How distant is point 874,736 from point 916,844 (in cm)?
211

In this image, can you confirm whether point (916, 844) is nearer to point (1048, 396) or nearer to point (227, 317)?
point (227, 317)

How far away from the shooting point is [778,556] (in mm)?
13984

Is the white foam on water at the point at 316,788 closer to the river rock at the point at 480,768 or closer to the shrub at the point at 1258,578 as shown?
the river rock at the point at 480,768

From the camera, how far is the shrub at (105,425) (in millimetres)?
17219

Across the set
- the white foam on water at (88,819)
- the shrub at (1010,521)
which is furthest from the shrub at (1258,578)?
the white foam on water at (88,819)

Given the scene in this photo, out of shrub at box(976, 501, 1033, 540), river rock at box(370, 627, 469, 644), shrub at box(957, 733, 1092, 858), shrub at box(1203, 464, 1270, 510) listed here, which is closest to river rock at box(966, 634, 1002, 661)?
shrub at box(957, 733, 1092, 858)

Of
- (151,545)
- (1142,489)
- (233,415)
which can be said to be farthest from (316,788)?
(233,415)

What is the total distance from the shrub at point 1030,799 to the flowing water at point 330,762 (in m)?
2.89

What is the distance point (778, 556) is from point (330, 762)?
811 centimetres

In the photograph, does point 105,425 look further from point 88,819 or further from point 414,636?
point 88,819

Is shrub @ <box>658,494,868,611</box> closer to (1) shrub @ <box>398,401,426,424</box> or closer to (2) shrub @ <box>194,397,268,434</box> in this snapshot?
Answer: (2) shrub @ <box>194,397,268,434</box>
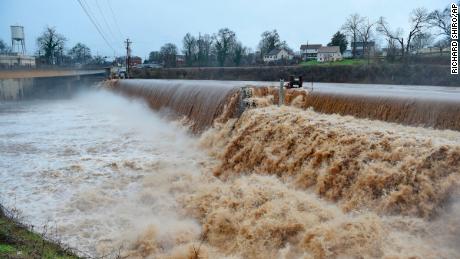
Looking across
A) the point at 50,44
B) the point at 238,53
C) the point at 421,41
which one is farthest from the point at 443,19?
the point at 50,44

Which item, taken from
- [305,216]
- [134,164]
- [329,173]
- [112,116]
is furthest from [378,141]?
[112,116]

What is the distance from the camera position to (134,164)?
39.5 ft

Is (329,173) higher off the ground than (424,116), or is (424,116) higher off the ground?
(424,116)

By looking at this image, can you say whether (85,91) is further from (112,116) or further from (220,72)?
(112,116)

- [OBJECTIVE]:
Render all of the material above as a Markdown table with the columns "Row" and "Line," numbering each line and skipping blank lines. Leave the picture out of the table.

- [EXERCISE RESULT]:
| Row | Line |
|---|---|
| 1 | How distant is point 874,736 from point 916,844 (in cm)? |
| 2 | 211 |
| 3 | In this image, can you confirm whether point (916, 844) is nearer to point (1048, 396) or nearer to point (227, 317)? |
| 4 | point (227, 317) |
| 5 | How far away from the shooting point is [778,556] (in mm)? |
| 6 | 13984 |
| 7 | Is the white foam on water at the point at 316,788 closer to the river rock at the point at 480,768 or closer to the shrub at the point at 1258,578 as shown? |
| 8 | the river rock at the point at 480,768 |
| 9 | From the camera, how far is the shrub at (105,425) (in millimetres)? |
| 10 | 17219 |
| 11 | Across the set |
| 12 | - the white foam on water at (88,819) |
| 13 | - the shrub at (1010,521) |
| 14 | which is furthest from the shrub at (1258,578)? |
| 15 | the white foam on water at (88,819) |
| 16 | Given the scene in this photo, out of shrub at box(976, 501, 1033, 540), river rock at box(370, 627, 469, 644), shrub at box(957, 733, 1092, 858), shrub at box(1203, 464, 1270, 510) listed here, which is closest to river rock at box(966, 634, 1002, 661)? |
| 17 | shrub at box(957, 733, 1092, 858) |
| 18 | Of |
| 19 | - (151,545) |
| 20 | - (1142,489) |
| 21 | - (233,415) |
| 22 | which can be said to be farthest from (316,788)? |
| 23 | (233,415) |
| 24 | What is the total distance from the shrub at point 1030,799 to the flowing water at point 330,762 (in m)? |
| 25 | 2.89 |
| 26 | What is the distance point (778, 556) is from point (330, 762)? |
| 27 | 811 centimetres |
| 28 | In the photograph, does point 105,425 look further from point 88,819 or further from point 414,636? |
| 29 | point 88,819 |
| 30 | Is shrub @ <box>658,494,868,611</box> closer to (1) shrub @ <box>398,401,426,424</box> or closer to (2) shrub @ <box>194,397,268,434</box> in this snapshot? |
| 31 | Answer: (2) shrub @ <box>194,397,268,434</box> |
| 32 | Looking across |
| 33 | A) the point at 50,44 |
| 34 | B) the point at 238,53 |
| 35 | C) the point at 421,41 |
| 36 | which one is farthest from the point at 443,19? |
| 37 | the point at 50,44 |
| 38 | Which item, taken from |
| 39 | - [305,216] |
| 40 | - [134,164] |
| 41 | - [329,173] |
| 42 | - [112,116] |
| 43 | is furthest from [378,141]? |
| 44 | [112,116] |
| 45 | What is the distance from the camera position to (134,164)? |
| 46 | 39.5 ft |
| 47 | Is (329,173) higher off the ground than (424,116), or is (424,116) higher off the ground? |
| 48 | (424,116) |
| 49 | By looking at this image, can you say whether (85,91) is further from (112,116) or further from (220,72)? |
| 50 | (112,116) |